En aquella circunstancia ocurrieron algunos de nuestros últimos encuentros. Se preparaba otra gran tarea editorial, la Obra jurídica mexicana, en la que un nutrido grupo de juristas, de las más diversas especialidades e ideologías, examinaría los desarrollos del derecho nacional hasta la década de los ochenta. Un libro útil y ambicioso, bien cumplido, para dar fe de una obra de siglos. En él no podía faltar Octavio Hernández. Por eso lo busqué en su despacho, al que regularmente concurría cada mañana para atender a quienes lo visitaban y proseguir su trabajo.

El hombre que tuve entonces frente a mí, asediado por una condición que a otros hubiera vencido, era el mismo -así lo encontré, así lo dejé- que conocí veinticinco años atrás. Hombre forjado en la más severa disciplina, erguido en toda circunstancia, lúcido y liberal con los dones de su trabajo, su inteligencia y su amistad. Hombre al que no derrotaron la ira, el resentimiento o la amargura. Hombre con firmeza de convicciones, entusiasta de la vida, sonriente en la bienvenida y en la despedida. Hombre admirable para quienes tenemos en alto aprecio la inteligencia, el ingenio, la sabiduría, pero que apreciamos más, mucho más, porque valen infinitamente más, la bondad y la entereza.

**Instrucción de trabajo 1**
Reproduce el fragmento del texto sobre Octavio Hernández que comienza con las palabras que contienen "En aquella circunstancia" y concluye con "proseguir su trabajo.".
**Instrucción de trabajo 2**
Según el texto sobre Octavio Hernández, ¿hasta qué década examinaría la Obra jurídica mexicana los desarrollos del derecho nacional?
**Instrucción de trabajo 3**
Indica si cada afirmación coincide con el texto sobre Octavio Hernández y respalda cada respuesta con las palabras exactas del texto: (a) Octavio Hernández acudía a su despacho por las mañanas. (b) Los juristas de la Obra jurídica mexicana compartían una misma especialidad. (c) La amargura terminó por derrotar a Octavio Hernández.

**Datos de origen**
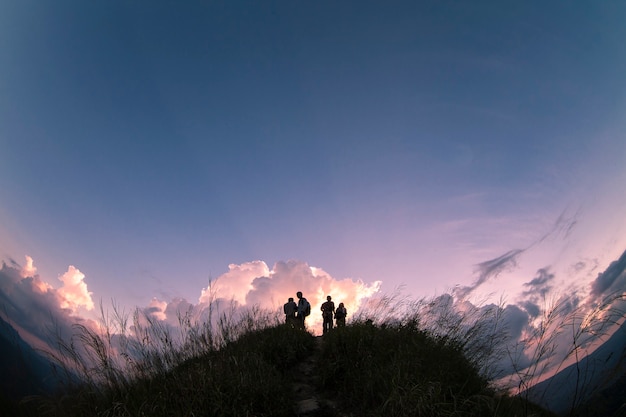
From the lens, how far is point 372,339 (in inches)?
301

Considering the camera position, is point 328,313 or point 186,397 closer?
point 186,397

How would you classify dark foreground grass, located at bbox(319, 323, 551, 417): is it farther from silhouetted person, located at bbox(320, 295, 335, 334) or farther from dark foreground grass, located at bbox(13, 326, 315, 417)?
silhouetted person, located at bbox(320, 295, 335, 334)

**Resultado esperado 1**
En aquella circunstancia ocurrieron algunos de nuestros últimos encuentros. Se preparaba otra gran tarea editorial, la Obra jurídica mexicana, en la que un nutrido grupo de juristas, de las más diversas especialidades e ideologías, examinaría los desarrollos del derecho nacional hasta la década de los ochenta. Un libro útil y ambicioso, bien cumplido, para dar fe de una obra de siglos. En él no podía faltar Octavio Hernández. Por eso lo busqué en su despacho, al que regularmente concurría cada mañana para atender a quienes lo visitaban y proseguir su trabajo.

**Resultado esperado 2**
Hasta la década de los ochenta.

**Resultado esperado 3**
(a) Sí: "al que regularmente concurría cada mañana".
(b) No: "de las más diversas especialidades e ideologías".
(c) No: "Hombre al que no derrotaron la ira, el resentimiento o la amargura".